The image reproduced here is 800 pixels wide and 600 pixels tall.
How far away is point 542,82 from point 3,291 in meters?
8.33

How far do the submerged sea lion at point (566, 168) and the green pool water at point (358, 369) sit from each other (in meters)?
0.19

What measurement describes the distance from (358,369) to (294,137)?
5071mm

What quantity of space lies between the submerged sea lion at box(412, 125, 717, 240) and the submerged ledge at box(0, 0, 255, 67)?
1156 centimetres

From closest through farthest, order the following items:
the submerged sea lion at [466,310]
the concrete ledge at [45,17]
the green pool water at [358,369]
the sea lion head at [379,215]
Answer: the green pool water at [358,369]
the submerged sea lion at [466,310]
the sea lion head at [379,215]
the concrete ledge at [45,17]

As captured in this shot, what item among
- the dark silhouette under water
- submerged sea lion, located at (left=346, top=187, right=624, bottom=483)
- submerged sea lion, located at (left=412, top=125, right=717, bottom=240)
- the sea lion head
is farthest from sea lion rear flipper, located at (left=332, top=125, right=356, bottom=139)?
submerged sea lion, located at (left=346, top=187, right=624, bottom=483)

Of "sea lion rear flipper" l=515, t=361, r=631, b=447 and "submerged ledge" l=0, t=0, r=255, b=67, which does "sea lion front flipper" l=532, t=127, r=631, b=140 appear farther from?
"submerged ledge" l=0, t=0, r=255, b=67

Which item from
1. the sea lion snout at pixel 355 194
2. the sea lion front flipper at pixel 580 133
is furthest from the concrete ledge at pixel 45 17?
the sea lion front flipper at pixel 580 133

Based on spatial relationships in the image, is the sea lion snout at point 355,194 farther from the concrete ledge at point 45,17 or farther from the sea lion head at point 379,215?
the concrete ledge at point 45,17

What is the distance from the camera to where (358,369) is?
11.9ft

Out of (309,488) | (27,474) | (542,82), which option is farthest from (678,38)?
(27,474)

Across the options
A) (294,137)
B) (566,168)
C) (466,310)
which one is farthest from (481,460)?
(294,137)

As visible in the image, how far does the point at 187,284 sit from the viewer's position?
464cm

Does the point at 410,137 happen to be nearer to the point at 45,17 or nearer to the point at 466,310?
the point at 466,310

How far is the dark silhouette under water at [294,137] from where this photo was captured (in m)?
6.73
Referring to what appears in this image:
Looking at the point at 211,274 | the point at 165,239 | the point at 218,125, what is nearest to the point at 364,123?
__________________________________________________
## AIM
Each line of the listing above should be output exactly.

## THE SOLUTION
The image reproduced here is 800 pixels wide and 600 pixels tall.
How far away is point 542,82 from point 3,291 in meters?
8.33

How far do the submerged sea lion at point (566, 168) and the green pool water at point (358, 369) sit from each other (in meters)?
0.19

What measurement describes the distance from (358,369) to (294,137)?
5071mm

What quantity of space lies between the submerged sea lion at box(412, 125, 717, 240) and the submerged ledge at box(0, 0, 255, 67)?
1156 centimetres

From closest through farthest, order the following items:
the submerged sea lion at [466,310]
the concrete ledge at [45,17]
the green pool water at [358,369]
the sea lion head at [379,215]
Answer: the green pool water at [358,369]
the submerged sea lion at [466,310]
the sea lion head at [379,215]
the concrete ledge at [45,17]

As captured in this shot, what item among
- the dark silhouette under water
- submerged sea lion, located at (left=346, top=187, right=624, bottom=483)
- submerged sea lion, located at (left=412, top=125, right=717, bottom=240)
- the sea lion head
is farthest from sea lion rear flipper, located at (left=332, top=125, right=356, bottom=139)?
submerged sea lion, located at (left=346, top=187, right=624, bottom=483)

Of "sea lion rear flipper" l=515, t=361, r=631, b=447 and "submerged ledge" l=0, t=0, r=255, b=67, which does "sea lion front flipper" l=532, t=127, r=631, b=140 appear farther from?
"submerged ledge" l=0, t=0, r=255, b=67

Which item from
1. the sea lion snout at pixel 355 194
2. the sea lion front flipper at pixel 580 133
is furthest from the concrete ledge at pixel 45 17?
the sea lion front flipper at pixel 580 133

Based on spatial relationships in the image, is the sea lion snout at point 355,194 farther from the concrete ledge at point 45,17 or farther from the sea lion head at point 379,215?
the concrete ledge at point 45,17

What is the distance from the camera to where (358,369) is?
11.9ft

Out of (309,488) | (27,474) | (542,82), which option is farthest from (678,38)?
(27,474)

Across the options
A) (294,137)
B) (566,168)
C) (466,310)
which one is farthest from (481,460)?
(294,137)

As visible in the image, how far does the point at 187,284 sit from the viewer's position?
464cm

Does the point at 410,137 happen to be nearer to the point at 45,17 or nearer to the point at 466,310?
the point at 466,310

How far is the dark silhouette under water at [294,137] from where this photo was captured (in m)?
6.73
Referring to what appears in this image:
Looking at the point at 211,274 | the point at 165,239 | the point at 218,125, what is nearest to the point at 364,123?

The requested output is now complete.